Work to complete =>
(1) In the text about former Syracuse players in the NBA, which former player was the last to sign?
(2) Copy the text about former Syracuse players in the NBA word for word, from "So with that" to "so in 2016-17.".

Text passage =>
-- BEGIN --

The dust seemed to have long settled on NBA free agency, but not Syracuse Orange fans waiting for all of the program's former players to sign. Of course, that's alluding to Dion Waiters, who was last to sign just this Monday.
So with that out of the way, where can you catch your favorite former SU players in the NBA this season?
Team: New York Knicks
Contract: Third year of five-year, $124 million deal
Outlook: Starting, of course. Anthony remains the franchise's most prominent face and will probably play a mix of the three and four spots this season, depending on who else is on the floor. While he takes some flack as a ball-stopper, his game has actually rounded far more recently and projects to continue to do so in 2016-17.

-- END --

Stored rows =>
-- BEGIN --

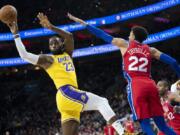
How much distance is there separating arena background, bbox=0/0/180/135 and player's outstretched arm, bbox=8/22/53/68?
14617mm

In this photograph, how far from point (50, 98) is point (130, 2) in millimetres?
6801

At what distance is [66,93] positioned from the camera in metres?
6.60

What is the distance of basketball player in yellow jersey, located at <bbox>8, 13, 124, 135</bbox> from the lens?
252 inches

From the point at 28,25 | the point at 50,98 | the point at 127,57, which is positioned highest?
the point at 28,25

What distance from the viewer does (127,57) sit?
6.38 metres

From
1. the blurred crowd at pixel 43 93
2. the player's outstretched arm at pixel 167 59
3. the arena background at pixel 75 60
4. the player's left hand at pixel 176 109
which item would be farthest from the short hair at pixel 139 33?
the arena background at pixel 75 60

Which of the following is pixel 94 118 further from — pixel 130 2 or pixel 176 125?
pixel 176 125

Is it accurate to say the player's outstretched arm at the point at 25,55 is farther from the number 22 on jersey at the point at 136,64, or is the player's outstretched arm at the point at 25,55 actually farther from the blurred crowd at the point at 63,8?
the blurred crowd at the point at 63,8

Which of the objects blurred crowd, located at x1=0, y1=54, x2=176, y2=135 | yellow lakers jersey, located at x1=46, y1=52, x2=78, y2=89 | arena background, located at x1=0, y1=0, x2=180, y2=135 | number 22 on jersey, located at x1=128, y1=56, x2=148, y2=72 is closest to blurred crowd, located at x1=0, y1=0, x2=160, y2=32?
arena background, located at x1=0, y1=0, x2=180, y2=135

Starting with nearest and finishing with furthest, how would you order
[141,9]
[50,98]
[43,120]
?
[141,9] → [43,120] → [50,98]

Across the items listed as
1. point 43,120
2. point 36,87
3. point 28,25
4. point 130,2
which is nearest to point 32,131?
point 43,120

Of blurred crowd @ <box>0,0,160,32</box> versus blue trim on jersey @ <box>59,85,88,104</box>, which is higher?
blurred crowd @ <box>0,0,160,32</box>

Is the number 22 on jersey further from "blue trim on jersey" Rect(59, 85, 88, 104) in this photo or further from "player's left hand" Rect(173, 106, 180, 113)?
"player's left hand" Rect(173, 106, 180, 113)

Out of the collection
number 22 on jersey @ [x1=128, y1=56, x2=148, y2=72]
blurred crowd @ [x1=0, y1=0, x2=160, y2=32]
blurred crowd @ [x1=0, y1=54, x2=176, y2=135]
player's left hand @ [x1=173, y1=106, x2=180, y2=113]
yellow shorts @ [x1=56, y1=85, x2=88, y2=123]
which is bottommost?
A: player's left hand @ [x1=173, y1=106, x2=180, y2=113]
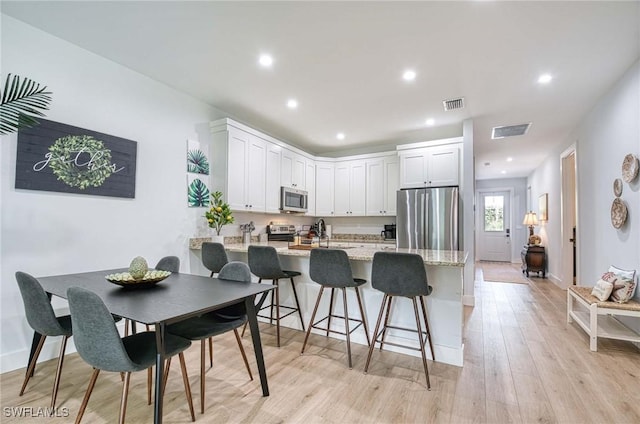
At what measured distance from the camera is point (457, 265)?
2215mm

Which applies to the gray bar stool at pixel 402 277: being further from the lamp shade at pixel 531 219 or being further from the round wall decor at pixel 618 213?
the lamp shade at pixel 531 219

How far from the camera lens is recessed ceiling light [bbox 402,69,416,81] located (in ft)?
9.55

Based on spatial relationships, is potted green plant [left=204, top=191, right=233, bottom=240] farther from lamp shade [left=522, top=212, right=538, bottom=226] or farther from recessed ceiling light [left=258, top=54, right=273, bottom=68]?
lamp shade [left=522, top=212, right=538, bottom=226]

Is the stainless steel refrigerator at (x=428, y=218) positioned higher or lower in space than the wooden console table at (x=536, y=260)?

-- END --

Task answers =>
(1) Dion Waiters

(2)
So with that out of the way, where can you catch your favorite former SU players in the NBA this season?
Team: New York Knicks
Contract: Third year of five-year, $124 million deal
Outlook: Starting, of course. Anthony remains the franchise's most prominent face and will probably play a mix of the three and four spots this season, depending on who else is on the floor. While he takes some flack as a ball-stopper, his game has actually rounded far more recently and projects to continue to do so in 2016-17.